Mais un jour tout va basculer pour le père et le fils : Charlie a fait plusieurs pas de côté, Matt n’a pas d’autre choix, pour sauver le sauver de la prison, que de revenir sur un mensonge vieux de plusieurs dizaines d’années, au risque de casser le lien de complicité qui s’était instauré entre eux. Matt lui raconte alors ses années de prison… Un chemin initiatique éclairé par les poètes.

Touché par les faits à haute densité émotionnelle que lui a rapportés Charlie Rizzo, David L. Carlson va d’abord vouloir en faire un projet transmédia en l’adaptant au théâtre, en musique et au cinéma, mais après plusieurs déconvenues, et suite à sa rencontre avec Landis Blair, il décide d’en faire une bande dessinée.

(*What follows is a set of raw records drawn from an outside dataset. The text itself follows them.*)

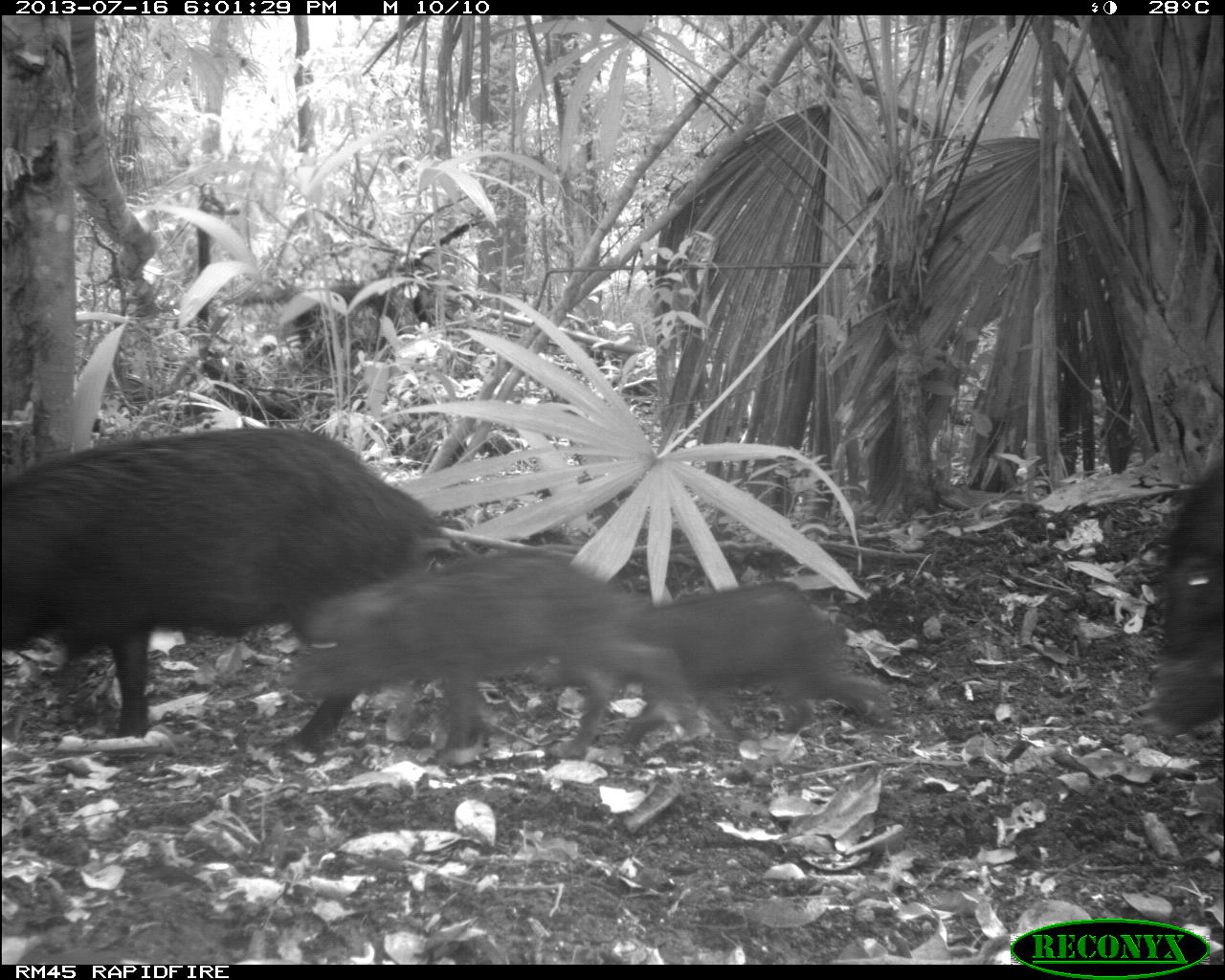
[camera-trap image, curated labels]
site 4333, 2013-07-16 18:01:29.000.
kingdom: Animalia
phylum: Chordata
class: Mammalia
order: Artiodactyla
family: Tayassuidae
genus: Tayassu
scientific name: Tayassu pecari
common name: white-lipped peccary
Tayassu pecari (white-lipped peccary), count 3.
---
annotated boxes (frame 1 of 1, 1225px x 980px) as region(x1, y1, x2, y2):
tayassu pecari: region(0, 421, 443, 759); region(287, 546, 680, 773); region(582, 582, 884, 735); region(1144, 452, 1225, 734)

L’élaboration graphique de L’Accident de chasse va prendre près de 4 ans au dessinateur (l’encrage d’une planche nécessite une journée entière), le résultat est à la hauteur.

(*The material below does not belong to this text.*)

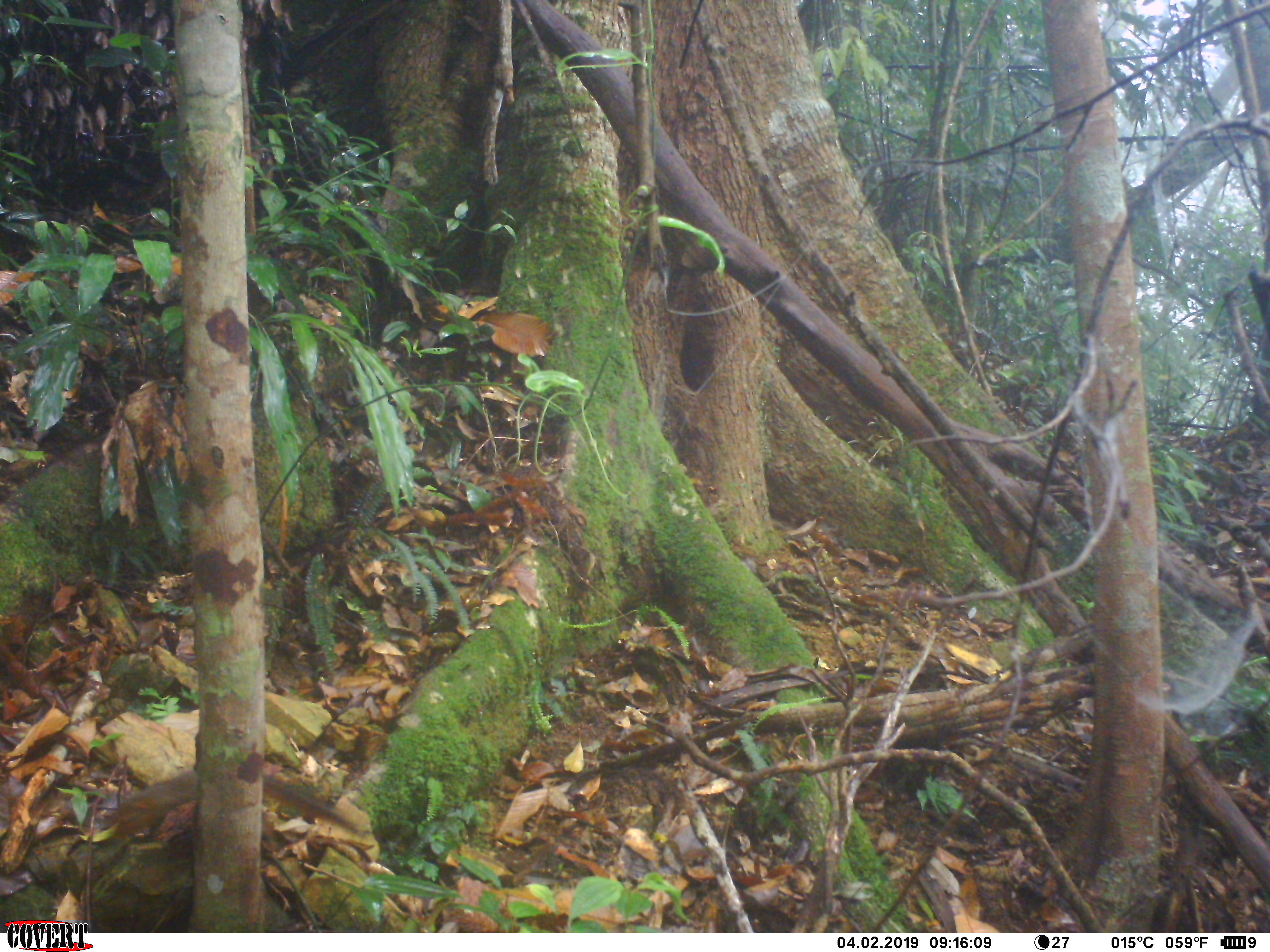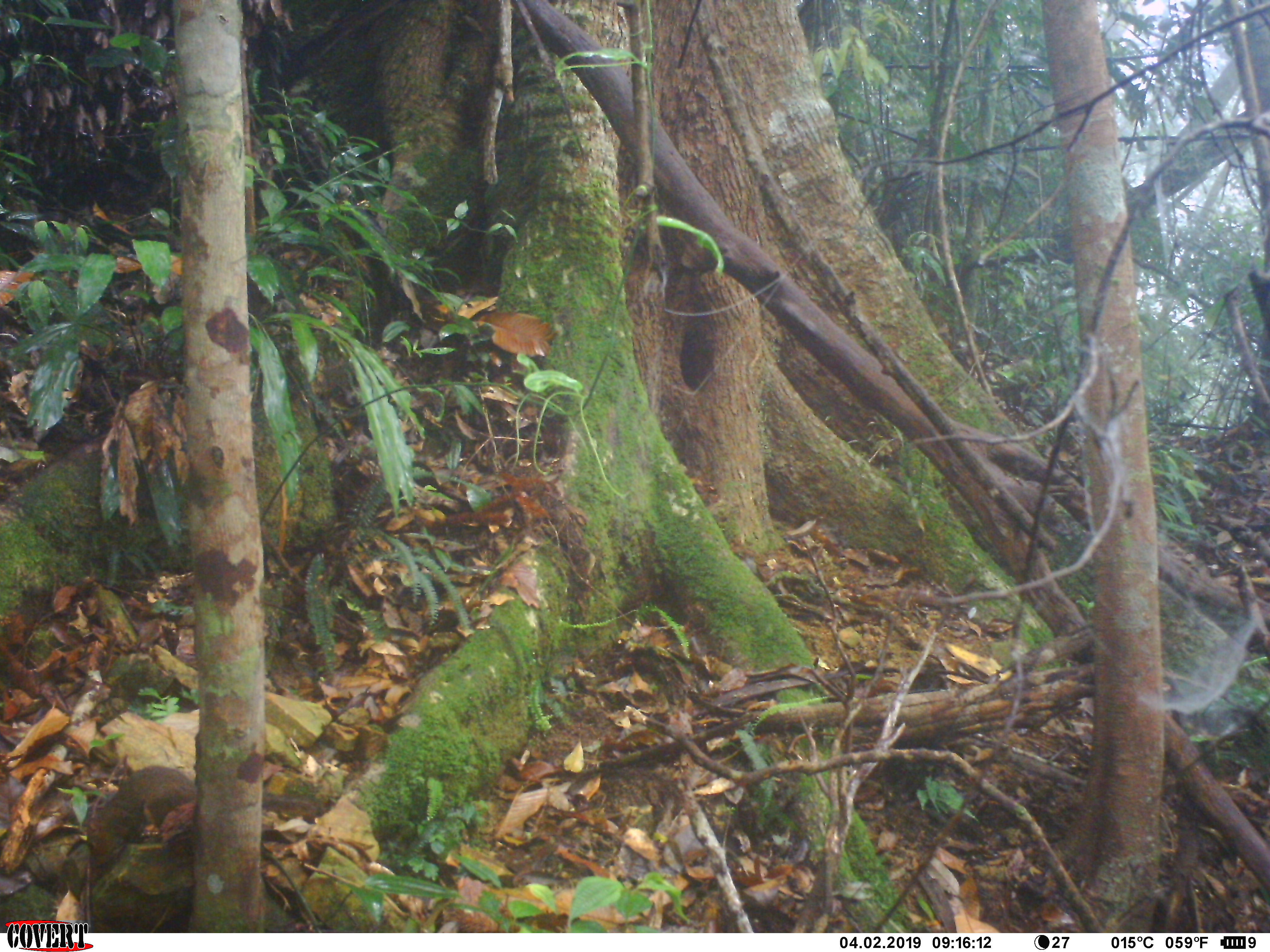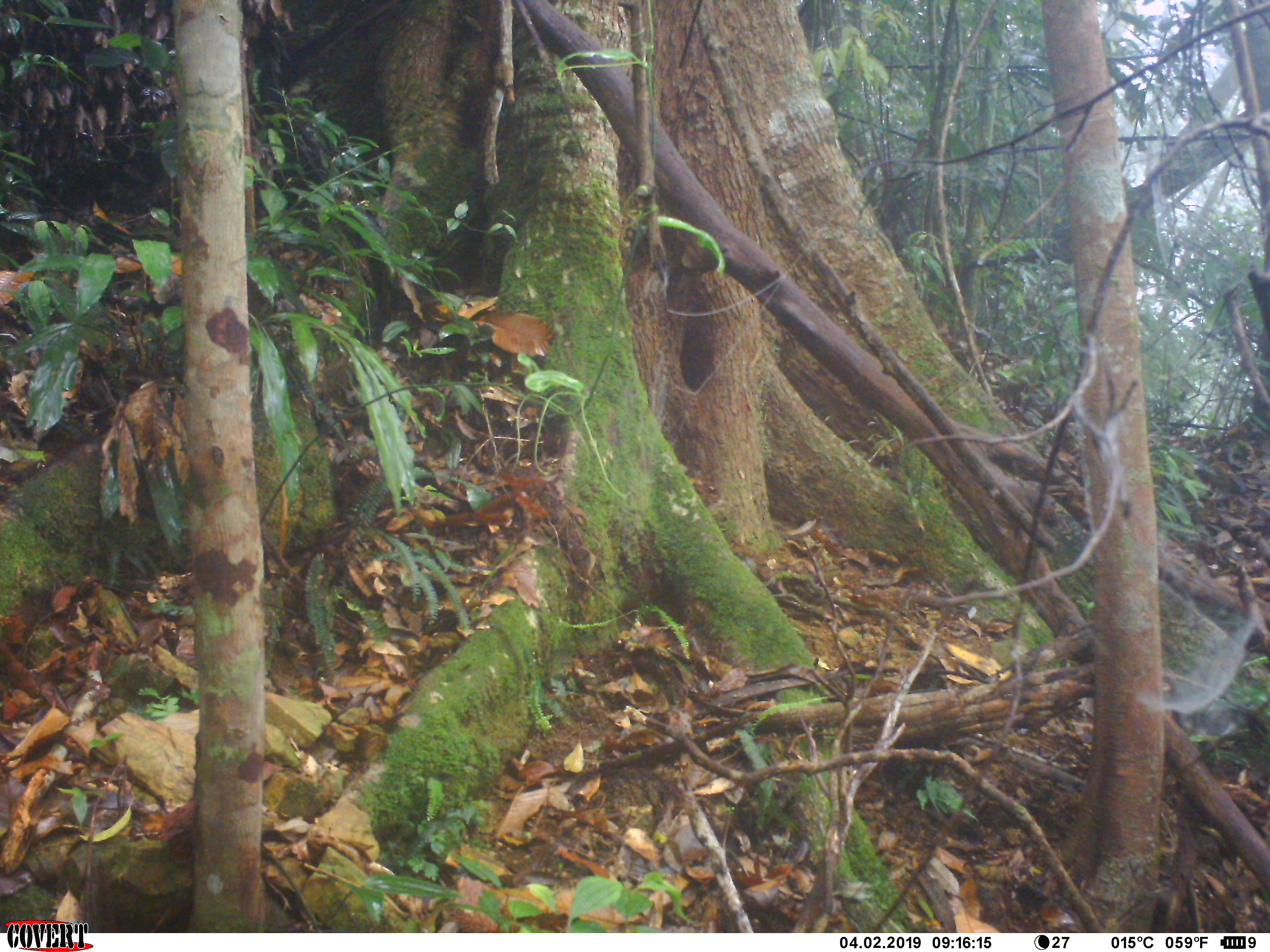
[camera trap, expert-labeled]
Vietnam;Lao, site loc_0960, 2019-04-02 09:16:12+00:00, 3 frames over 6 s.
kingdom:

Un chef-d’œuvre absolu ! Le style littéraire est fluide et de haute tenue, l’adaptation graphique en noir et blanc hachuré à la plume crée une incroyable symbiose entre les mots et les images.

Jean-Michel Basquiat – Ed Tashen, 2021

Icône des années 1980 à New York, Jean-Michel Basquiat, (1960–1988), s’est d’abord fait connaître à l’âge de 15 ans sous le pseudo «SAMO» (pour « Same all Shit », toujours la même merde), avant d’établir son atelier et de se retrouver catapulté vers le succès à 20 ans. Même si sa carrière a duré 10 ans à peine, il reste une figure culte de la critique sociale artistique et un pionnier qui a rapproché l’art du graffiti de celui des galeries.
L’album – Taschen- 20 € © 2021

« Quand je travaille, je ne pense pas à l’art, j’essaie de penser à la vie. »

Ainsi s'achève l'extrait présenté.